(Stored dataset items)
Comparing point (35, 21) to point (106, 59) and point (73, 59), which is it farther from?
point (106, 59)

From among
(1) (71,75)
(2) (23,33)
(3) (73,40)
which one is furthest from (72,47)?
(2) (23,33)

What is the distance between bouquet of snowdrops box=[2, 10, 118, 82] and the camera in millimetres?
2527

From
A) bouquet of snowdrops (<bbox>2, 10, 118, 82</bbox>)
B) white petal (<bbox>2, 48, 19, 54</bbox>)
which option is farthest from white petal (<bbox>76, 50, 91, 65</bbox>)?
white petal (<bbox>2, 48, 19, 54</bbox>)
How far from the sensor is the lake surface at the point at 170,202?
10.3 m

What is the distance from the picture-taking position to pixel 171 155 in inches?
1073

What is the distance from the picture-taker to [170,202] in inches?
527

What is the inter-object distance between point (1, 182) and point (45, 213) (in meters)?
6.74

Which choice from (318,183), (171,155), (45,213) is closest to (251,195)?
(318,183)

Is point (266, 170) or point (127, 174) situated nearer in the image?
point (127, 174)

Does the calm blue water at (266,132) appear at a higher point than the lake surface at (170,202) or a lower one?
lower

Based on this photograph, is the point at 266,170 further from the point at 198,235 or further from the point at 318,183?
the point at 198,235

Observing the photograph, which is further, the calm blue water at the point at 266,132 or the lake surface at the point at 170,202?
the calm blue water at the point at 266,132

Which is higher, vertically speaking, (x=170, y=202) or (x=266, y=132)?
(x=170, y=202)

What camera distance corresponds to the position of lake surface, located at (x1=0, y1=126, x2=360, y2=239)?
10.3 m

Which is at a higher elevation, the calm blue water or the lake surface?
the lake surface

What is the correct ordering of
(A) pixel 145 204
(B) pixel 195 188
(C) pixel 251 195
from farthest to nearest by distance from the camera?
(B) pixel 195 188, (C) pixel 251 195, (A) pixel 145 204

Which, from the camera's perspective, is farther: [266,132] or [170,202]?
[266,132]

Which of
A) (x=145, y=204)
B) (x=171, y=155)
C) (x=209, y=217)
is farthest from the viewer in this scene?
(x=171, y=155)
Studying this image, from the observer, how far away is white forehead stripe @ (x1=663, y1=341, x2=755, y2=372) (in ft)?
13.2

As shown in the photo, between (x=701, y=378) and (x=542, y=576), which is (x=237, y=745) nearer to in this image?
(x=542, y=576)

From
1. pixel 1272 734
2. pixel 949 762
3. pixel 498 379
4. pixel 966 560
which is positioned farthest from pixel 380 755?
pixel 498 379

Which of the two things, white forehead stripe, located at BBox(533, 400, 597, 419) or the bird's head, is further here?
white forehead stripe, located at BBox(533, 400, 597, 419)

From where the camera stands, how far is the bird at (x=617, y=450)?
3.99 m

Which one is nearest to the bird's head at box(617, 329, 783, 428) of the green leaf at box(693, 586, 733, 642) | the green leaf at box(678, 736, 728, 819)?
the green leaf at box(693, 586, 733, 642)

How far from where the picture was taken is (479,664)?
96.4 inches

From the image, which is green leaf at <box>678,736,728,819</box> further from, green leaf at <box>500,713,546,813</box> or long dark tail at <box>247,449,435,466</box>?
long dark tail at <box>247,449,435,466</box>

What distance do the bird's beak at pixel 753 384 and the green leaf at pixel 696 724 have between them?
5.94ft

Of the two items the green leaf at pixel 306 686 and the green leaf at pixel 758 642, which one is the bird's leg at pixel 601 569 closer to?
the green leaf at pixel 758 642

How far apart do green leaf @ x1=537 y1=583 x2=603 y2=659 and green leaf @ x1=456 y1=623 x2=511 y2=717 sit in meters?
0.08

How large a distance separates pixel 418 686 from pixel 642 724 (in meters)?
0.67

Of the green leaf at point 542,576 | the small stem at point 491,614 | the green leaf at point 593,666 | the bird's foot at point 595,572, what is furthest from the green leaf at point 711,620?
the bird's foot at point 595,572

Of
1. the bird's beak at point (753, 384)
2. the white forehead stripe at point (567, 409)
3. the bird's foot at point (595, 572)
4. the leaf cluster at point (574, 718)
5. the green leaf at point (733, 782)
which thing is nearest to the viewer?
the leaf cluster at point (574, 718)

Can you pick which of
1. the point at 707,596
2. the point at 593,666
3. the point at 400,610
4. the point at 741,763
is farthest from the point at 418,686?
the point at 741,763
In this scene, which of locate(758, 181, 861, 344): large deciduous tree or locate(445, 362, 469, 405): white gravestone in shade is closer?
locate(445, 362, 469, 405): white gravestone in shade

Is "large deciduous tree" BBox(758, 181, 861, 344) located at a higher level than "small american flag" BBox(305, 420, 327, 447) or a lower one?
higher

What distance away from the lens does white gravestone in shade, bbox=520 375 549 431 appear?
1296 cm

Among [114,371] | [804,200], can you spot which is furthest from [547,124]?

| REQUEST |
Can you lay out all of the entries above as a numbered list, omitting the blank lines?

| RESULT OF THE EXERCISE |
1. Comparing point (35, 21) to point (106, 59) and point (73, 59), which is it farther from?
2. point (106, 59)
3. From among
4. (1) (71,75)
5. (2) (23,33)
6. (3) (73,40)
7. which one is furthest from (72,47)?
8. (2) (23,33)
9. What is the distance between bouquet of snowdrops box=[2, 10, 118, 82] and the camera in millimetres?
10. 2527
11. From
12. A) bouquet of snowdrops (<bbox>2, 10, 118, 82</bbox>)
13. B) white petal (<bbox>2, 48, 19, 54</bbox>)
14. which option is farthest from white petal (<bbox>76, 50, 91, 65</bbox>)?
15. white petal (<bbox>2, 48, 19, 54</bbox>)
16. How far from the sensor is the lake surface at the point at 170,202?
17. 10.3 m
18. What is the distance from the picture-taking position to pixel 171 155 in inches?
19. 1073
20. What is the distance from the picture-taker to [170,202] in inches?
21. 527
22. What is the inter-object distance between point (1, 182) and point (45, 213) (in meters)?
23. 6.74
24. Which choice from (318,183), (171,155), (45,213) is closest to (251,195)?
25. (318,183)
26. Is point (266, 170) or point (127, 174) situated nearer in the image?
27. point (127, 174)
28. Does the calm blue water at (266,132) appear at a higher point than the lake surface at (170,202) or a lower one?
29. lower
30. Based on this photograph, is the point at 266,170 further from the point at 198,235 or further from the point at 318,183?
31. the point at 198,235
32. Observing the photograph, which is further, the calm blue water at the point at 266,132 or the lake surface at the point at 170,202?
33. the calm blue water at the point at 266,132
34. Which is higher, vertically speaking, (x=170, y=202) or (x=266, y=132)?
35. (x=170, y=202)
36. What camera distance corresponds to the position of lake surface, located at (x1=0, y1=126, x2=360, y2=239)?
37. 10.3 m
38. Which is at a higher elevation, the calm blue water or the lake surface?
39. the lake surface
40. What is the correct ordering of
41. (A) pixel 145 204
42. (B) pixel 195 188
43. (C) pixel 251 195
44. from farthest to nearest by distance from the camera?
45. (B) pixel 195 188, (C) pixel 251 195, (A) pixel 145 204
46. Which, from the camera's perspective, is farther: [266,132] or [170,202]?
47. [266,132]
48. Which of
49. A) (x=145, y=204)
50. B) (x=171, y=155)
51. C) (x=209, y=217)
52. is farthest from the viewer in this scene?
53. (x=171, y=155)
54. Studying this image, from the observer, how far away is white forehead stripe @ (x1=663, y1=341, x2=755, y2=372) (in ft)?
55. 13.2
56. As shown in the photo, between (x=701, y=378) and (x=542, y=576), which is (x=237, y=745) nearer to in this image?
57. (x=542, y=576)
58. From
59. 1. pixel 1272 734
60. 2. pixel 949 762
61. 3. pixel 498 379
62. 4. pixel 966 560
63. which is positioned farthest from pixel 380 755?
64. pixel 498 379
65. Which of the two things, white forehead stripe, located at BBox(533, 400, 597, 419) or the bird's head, is further here?
66. white forehead stripe, located at BBox(533, 400, 597, 419)
67. From where the camera stands, how far is the bird at (x=617, y=450)?
68. 3.99 m
69. Which one is nearest to the bird's head at box(617, 329, 783, 428) of the green leaf at box(693, 586, 733, 642) | the green leaf at box(678, 736, 728, 819)?
70. the green leaf at box(693, 586, 733, 642)
71. How far from where the picture was taken is (479,664)?
72. 96.4 inches
73. From the image, which is green leaf at <box>678,736,728,819</box> further from, green leaf at <box>500,713,546,813</box> or long dark tail at <box>247,449,435,466</box>?
74. long dark tail at <box>247,449,435,466</box>
75. What distance do the bird's beak at pixel 753 384 and the green leaf at pixel 696 724 have between them?
76. 5.94ft
77. Of the two items the green leaf at pixel 306 686 and the green leaf at pixel 758 642, which one is the bird's leg at pixel 601 569 closer to?
78. the green leaf at pixel 758 642
79. How far apart do green leaf @ x1=537 y1=583 x2=603 y2=659 and green leaf @ x1=456 y1=623 x2=511 y2=717 sit in meters?
80. 0.08
81. How large a distance separates pixel 418 686 from pixel 642 724 (in meters)?
82. 0.67
83. Of the green leaf at point 542,576 | the small stem at point 491,614 | the green leaf at point 593,666 | the bird's foot at point 595,572, what is furthest from the green leaf at point 711,620?
84. the bird's foot at point 595,572
85. Of
86. 1. the bird's beak at point (753, 384)
87. 2. the white forehead stripe at point (567, 409)
88. 3. the bird's foot at point (595, 572)
89. 4. the leaf cluster at point (574, 718)
90. 5. the green leaf at point (733, 782)
91. which thing is nearest to the viewer?
92. the leaf cluster at point (574, 718)
93. Can you pick which of
94. 1. the point at 707,596
95. 2. the point at 593,666
96. 3. the point at 400,610
97. 4. the point at 741,763
98. is farthest from the point at 418,686?
99. the point at 741,763
100. In this scene, which of locate(758, 181, 861, 344): large deciduous tree or locate(445, 362, 469, 405): white gravestone in shade is closer?
101. locate(445, 362, 469, 405): white gravestone in shade
102. Is "large deciduous tree" BBox(758, 181, 861, 344) located at a higher level than "small american flag" BBox(305, 420, 327, 447) or a lower one?
103. higher
104. What distance away from the lens does white gravestone in shade, bbox=520 375 549 431 appear?
105. 1296 cm
106. Among [114,371] | [804,200], can you spot which is furthest from [547,124]?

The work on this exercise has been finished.